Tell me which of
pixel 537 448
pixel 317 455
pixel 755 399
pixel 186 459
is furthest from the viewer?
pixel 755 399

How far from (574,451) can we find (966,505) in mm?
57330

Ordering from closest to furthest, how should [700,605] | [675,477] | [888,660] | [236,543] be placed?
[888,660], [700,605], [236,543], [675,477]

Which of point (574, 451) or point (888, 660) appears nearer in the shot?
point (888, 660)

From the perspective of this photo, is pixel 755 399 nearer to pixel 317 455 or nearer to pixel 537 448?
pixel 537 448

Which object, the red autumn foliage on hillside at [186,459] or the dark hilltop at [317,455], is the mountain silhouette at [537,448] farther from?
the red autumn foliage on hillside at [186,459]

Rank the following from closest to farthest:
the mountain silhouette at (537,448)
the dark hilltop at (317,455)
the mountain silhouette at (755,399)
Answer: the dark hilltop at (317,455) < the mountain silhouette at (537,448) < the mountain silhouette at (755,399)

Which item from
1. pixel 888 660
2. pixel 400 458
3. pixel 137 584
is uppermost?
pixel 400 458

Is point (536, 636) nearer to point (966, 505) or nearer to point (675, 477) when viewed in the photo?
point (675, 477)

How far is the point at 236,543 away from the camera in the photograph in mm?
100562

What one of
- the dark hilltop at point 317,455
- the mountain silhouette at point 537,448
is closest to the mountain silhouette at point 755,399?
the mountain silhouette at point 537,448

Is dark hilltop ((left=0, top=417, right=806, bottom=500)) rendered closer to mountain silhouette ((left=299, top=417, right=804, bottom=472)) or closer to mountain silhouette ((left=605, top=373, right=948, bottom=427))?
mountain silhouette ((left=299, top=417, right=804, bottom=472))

==

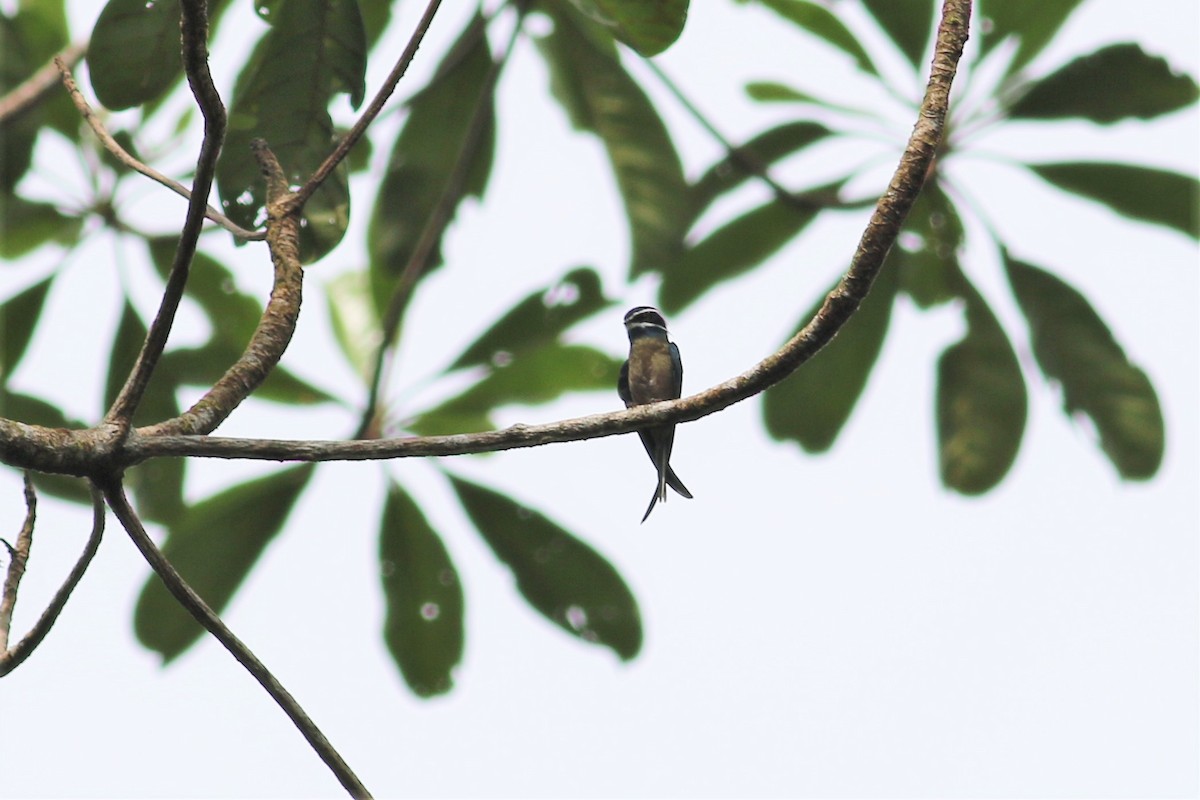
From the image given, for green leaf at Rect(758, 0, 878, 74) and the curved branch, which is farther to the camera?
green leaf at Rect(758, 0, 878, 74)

==

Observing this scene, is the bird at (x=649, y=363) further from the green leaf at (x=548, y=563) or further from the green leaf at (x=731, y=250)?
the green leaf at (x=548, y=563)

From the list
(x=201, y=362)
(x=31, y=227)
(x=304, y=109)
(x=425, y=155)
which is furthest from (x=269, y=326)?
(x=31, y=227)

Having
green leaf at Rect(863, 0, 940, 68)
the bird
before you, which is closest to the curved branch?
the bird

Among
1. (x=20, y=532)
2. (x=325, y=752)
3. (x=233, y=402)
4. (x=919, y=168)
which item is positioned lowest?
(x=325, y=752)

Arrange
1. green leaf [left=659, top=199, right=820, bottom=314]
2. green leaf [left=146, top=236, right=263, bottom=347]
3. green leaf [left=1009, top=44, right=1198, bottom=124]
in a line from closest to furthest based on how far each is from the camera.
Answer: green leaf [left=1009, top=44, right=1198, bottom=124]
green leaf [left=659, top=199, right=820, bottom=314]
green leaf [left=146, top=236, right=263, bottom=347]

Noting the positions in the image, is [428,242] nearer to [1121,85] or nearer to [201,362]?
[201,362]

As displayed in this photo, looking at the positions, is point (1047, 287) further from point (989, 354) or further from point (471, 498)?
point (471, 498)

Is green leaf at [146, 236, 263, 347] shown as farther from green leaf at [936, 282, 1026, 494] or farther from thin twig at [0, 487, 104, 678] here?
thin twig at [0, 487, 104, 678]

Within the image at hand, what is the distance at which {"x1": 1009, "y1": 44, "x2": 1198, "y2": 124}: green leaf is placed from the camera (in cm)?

• EXERCISE PROMPT:
Present the part of the listing that opens with the line containing "From the perspective" and closes with the line containing "Answer: the dark", both included, as a Markdown table with the columns Row and Line. Leave out blank lines.

• WRITTEN ANSWER:
| Row | Line |
|---|---|
| 1 | From the perspective of this photo, is pixel 755 399 nearer to pixel 317 455 or nearer to pixel 537 448? |
| 2 | pixel 537 448 |
| 3 | Which object, the red autumn foliage on hillside at [186,459] or the dark hilltop at [317,455], is the mountain silhouette at [537,448] farther from? |
| 4 | the red autumn foliage on hillside at [186,459] |
| 5 | Rank the following from closest to farthest: |
| 6 | the mountain silhouette at (537,448) |
| 7 | the dark hilltop at (317,455) |
| 8 | the mountain silhouette at (755,399) |
| 9 | Answer: the dark hilltop at (317,455) < the mountain silhouette at (537,448) < the mountain silhouette at (755,399) |